"How do you anticipate Google's announced changes to search today affecting Reddit?"
In my opinion, Google’s AI search changes will structurally reduce direct non-branded traffic to Reddit from Google, even if Reddit appears more frequently in AI Overviews/AI mode.
But that doesn't mean it's the end of the world.
Kevin Indig’s recent AI Mode study found 64% of users of AI chat never clicked out to external sites, while 74% accepted AI-generated shortlists without additional research (1).
This is for purchase-intent searches, so we can assume that for informational content, the clicks are likely significantly less, i.e. "zero click searches".
At the same time, AI traffic is still tiny overall, studies show that LLMs drive only less than 0.5% of total web traffic ~ one study from Ahrefs showing as little as 0.28% (3).
But those visitors convert at much higher rates ~ up to 23 times better. That makes sense as the intent for AI searches is more specific and answers are more personalized (3).
So clicks from AI searches are more valuable. This total traffic share will increase, Reddit will benefit from being part of the clicks due to being increasingly shown in AI overviews.
Here you can see the rapid rise of Reddit showing in AI Overviews, which IMO will continue to rapidly increase.
However, total non branded traffic from Google search as a broad metric may slow or possibly decline. It depends on how aggressive future rollouts are with Google (how quickly AI mode, etc. becomes a default option).
Potential indication of that in this graph here of organic traffic from Google to Reddit. Of course, this might not continue to drop, nor can we confirm with certainty it's 100% accurate.
Also, it's good to see top positions in traditional search continue to increase. Reddit is winning high-intent, high-visibility clicks from Google. So this is great.
So the more important KPI may not be referral clicks, but whether AI visibility increases Reddit brand searches, direct visits, and long-term user growth, indirectly rather than directly from Google. This is my perspective and why I'm still very bullish.
To me, growth in branded search demand for “Reddit” is especially important because it reflects rising mindshare, even if click attribution directly from Google becomes weaker.

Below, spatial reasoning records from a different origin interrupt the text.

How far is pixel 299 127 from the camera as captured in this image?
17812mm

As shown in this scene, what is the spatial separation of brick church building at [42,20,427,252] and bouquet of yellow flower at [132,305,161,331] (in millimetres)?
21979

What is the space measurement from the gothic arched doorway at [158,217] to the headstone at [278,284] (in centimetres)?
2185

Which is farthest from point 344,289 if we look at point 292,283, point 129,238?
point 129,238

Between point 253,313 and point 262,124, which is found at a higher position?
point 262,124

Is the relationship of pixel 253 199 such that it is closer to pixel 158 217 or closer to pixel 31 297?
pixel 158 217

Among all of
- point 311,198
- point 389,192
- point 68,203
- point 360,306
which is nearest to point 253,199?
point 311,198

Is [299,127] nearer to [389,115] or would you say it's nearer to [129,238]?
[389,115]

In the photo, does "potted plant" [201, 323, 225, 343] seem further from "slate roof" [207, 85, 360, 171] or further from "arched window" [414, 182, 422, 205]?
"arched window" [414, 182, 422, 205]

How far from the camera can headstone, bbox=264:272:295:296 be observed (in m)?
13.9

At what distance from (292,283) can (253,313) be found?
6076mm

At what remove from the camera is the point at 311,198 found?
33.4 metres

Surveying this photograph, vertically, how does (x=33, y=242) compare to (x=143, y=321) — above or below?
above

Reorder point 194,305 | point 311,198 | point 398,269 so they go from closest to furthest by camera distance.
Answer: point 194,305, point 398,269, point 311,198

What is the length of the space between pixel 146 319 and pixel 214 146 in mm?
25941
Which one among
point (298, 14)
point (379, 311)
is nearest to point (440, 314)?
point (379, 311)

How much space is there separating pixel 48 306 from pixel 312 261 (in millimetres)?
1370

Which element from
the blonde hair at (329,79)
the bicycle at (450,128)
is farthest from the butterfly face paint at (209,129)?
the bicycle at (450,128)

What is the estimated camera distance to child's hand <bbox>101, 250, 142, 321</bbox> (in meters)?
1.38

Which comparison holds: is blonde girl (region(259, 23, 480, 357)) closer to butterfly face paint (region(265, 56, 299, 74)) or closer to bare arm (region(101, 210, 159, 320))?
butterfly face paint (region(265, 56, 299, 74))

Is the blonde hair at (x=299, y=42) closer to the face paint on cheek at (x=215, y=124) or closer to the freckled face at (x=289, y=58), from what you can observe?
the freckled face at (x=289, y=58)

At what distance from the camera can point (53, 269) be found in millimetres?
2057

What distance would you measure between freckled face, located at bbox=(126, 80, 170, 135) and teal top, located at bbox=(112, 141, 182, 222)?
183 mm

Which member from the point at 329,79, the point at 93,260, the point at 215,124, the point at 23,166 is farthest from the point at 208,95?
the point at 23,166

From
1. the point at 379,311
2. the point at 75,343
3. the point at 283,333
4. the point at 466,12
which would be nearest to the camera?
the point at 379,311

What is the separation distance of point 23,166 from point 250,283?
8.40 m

However this can be strongly misinterpreted by analysts, etc., who just see "Google traffic down, Reddit depends on Google traffic, therefore Reddit is down". That said, this might be priced in already. Nobody can say for sure. And this depends on how aggressive Google roles out AI mode, and when (not if) it becomes the default way to search.
Reddit is already fighting back with Reddit Answers ~ which is powered by Gemini (4). It's a smart defensive move, so that should help somewhat.
Yes, Google also benefits enormously from Reddit. The spike in Reddit traffic over the last few years is because Reddit fulfills search intent better than generic blogs or news sites.
That said, the question isn’t whether Google benefits from Reddit - they do. The question is whether they will benefit at the detriment of Reddit. The same goes for Anthropic, OpenAI, etc.
That’s why I don’t want to see Reddit enter a billion-dollar licensing deal with Google, etc. where perhaps the terms aren't mutually beneficial (Like u/spez said (in some interview, I forgot which). Money's not the only thing that matters.
So in summary, I think it becomes a race between Google siphoning clicks away through AI-generated answer aggregation versus Reddit’s ability to convert more infrequent users into DAUs and continue growing branded search demand for “Reddit.”.
This comes down to user experience, interface, and conversion optimization. Basically, just product improvement and making Reddit an app people want to use daily.
If they can outpace this "inevitable" decline, then Reddit's future is looking bright.
So yeah, maybe there will be short-term or intermediate-term turbulence because of this. Maybe there won't be. But as Spez said, there will always be a deep human desire to talk to other humans. And I think Reddit fulfils that better than anything, especially today and in the future.
In summary, I'm looking for a continued increase in Reddit brand search demand, user growth, and conversion of MAU -> WAU -> DAU. In some ways I think it's good for Reddit's dependence to lessen on Google and I see it as a healthy transition. Not that the bulk of it is going to magically dissapear anytime soon.